Students center of political play

If American college students aren’t getting anything else, they’re getting a lesson in American politics. At least they are if they’re paying attention.

At issue is the clock ticking down on a cheap interest rate for subsidized student loans. At midnight on June 30 — if Congress takes no action or the president vetoes action Congress does take — the “chariot” 3.4 percent interest rate on the loans will balloon into a 6.4 percent “pumpkin.”

The not-so-secret secret? The real percentage rate here is zero — with zero being the chances that the rate will go up July 1. Politicians aren’t real smart much of the time, but few of them are stupid enough to double an interest rate in an election year.

The question isn’t will the rate rise, but how will the continuation of the lower rate be paid for?

In that area, lawmakers are moving hard to the right and the left. Democrats and President Obama want to raise taxes. Republicans want to cut spending. The GOP got the first not-purely-rhetorical salvo out Friday when the House voted 215-195 to extend the lower rate by cutting into their favorite target — funding for Obama’s signature health care reform act.

That’s expected to go nowhere in the Democratic-led Senate, where the sentiment — as it was with Democrats in the House — is to pay for the lower student loan rate by cutting into subsidies to oil and natural gas companies or by increasing Medicare and Social Security taxes paid by wealthier Americans.

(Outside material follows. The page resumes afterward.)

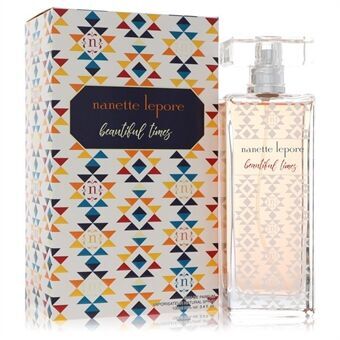Beautiful Times by Nanette Lepore - Eau De Parfum Spray 100 ml - for kvinner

Here’s what the battle boils down to, at least today. The Obama administration says that allowing the Stafford loan rate to go up to 6.4 percent would increase the average cost to the student over the lifetime of the loan to a whopping $1,000. The loans can be paid back over a 10-year period, so that amounts to an average added “burden” of $100 a year, or $8.33 a month.

But let’s look at it even further. The maximum amount of subsidized Stafford loans that can be borrowed is $23,000. If a student borrowed that amount, the difference in interest repaid over 10 years, according to Sallie Mae’s student loan calculator, would be $4,600, or $39 per month.

Also, all or part of Stafford loans can be forgiven by the federal government if the student performs military service, volunteer work, teaches or practices medicine in certain types of communities or is involved in circumstances specified by the student loan’s forgiveness plan.

What neither political party is noting, however, is that the loan program in question only covers a part of student (and parental) debt. Unsubsidized Stafford loans will be unaffected by any expected legislation from either party. Those loans remain at 6.4 percent. Parents who take out Plus loans for their children pay an even higher percentage, 7.9 percent.

The loan rate, and even how these politicians end up paying for it, isn’t the real issue here. Given the rise in energy markets, oil and natural gas companies could very well do with less subsidizing. Could wealthier Americans afford to pay more in Social Security and Medicare taxes? Probably so. What about diverting the health care funds? Obama and Democrats say Republicans want to wreck funding for preventative health care for women and children, but Democrats voted this year to take money from that same fund to keep doctors’ Medicare reimbursement from falling, and in Obama’s budget plan in February, he proposed to take $4 billion from the preventative care fund to pay for some other programs that he placed a higher priority on. It doesn’t seem to hurt women and children in those cases.

So, we’ll let the politicians shove the paper around in figuring out how to fund the inevitable. But what is sadly missing in all of this is what should be the basis of college — education.

In whatever legislation is forthcoming to keep these rates down, we would love to see a requirement that students (and maybe their parents as well) take some type of class or counseling on managing their debt before they’re allowed to borrow any money. Too many students and their families go into this smorgasbord of borrowing hungry and naive, gorging on what looks to be a cheap bill of fare and then swooning when they see the check for the whole meal.

But we’ll say again, given the inability of federal lawmakers and the president to run the country with any thought as to how the debt they’re racking up will wreck the lives of future generations, we doubt something so entrenched in common sense as teaching students how to deal with debt would ever cross their minds.


waltspecht 3 years, 7 months ago

This all started as a scam to make more money for Colleges and their employees. I can remember going to CCNY in the Sixties. The College was free if you had the grades to get in. Many with the grades also had Regents and Sat schlorships to pay for books and student fees. Then students could also borrow money at a very low interest rate. I know many that moved out of their Parents house on paper, got the loan and then invested the money. Then the Colleges saw how they could get in on this gravy train. They have been doing it ever since. Producing far more graduates then there werwe jobs in the economy. If you look, college costs have steadily risen, almost to the same as healthcare. Plus look at the number of graduates selling shoes at the Mall. It has turned into a money mill.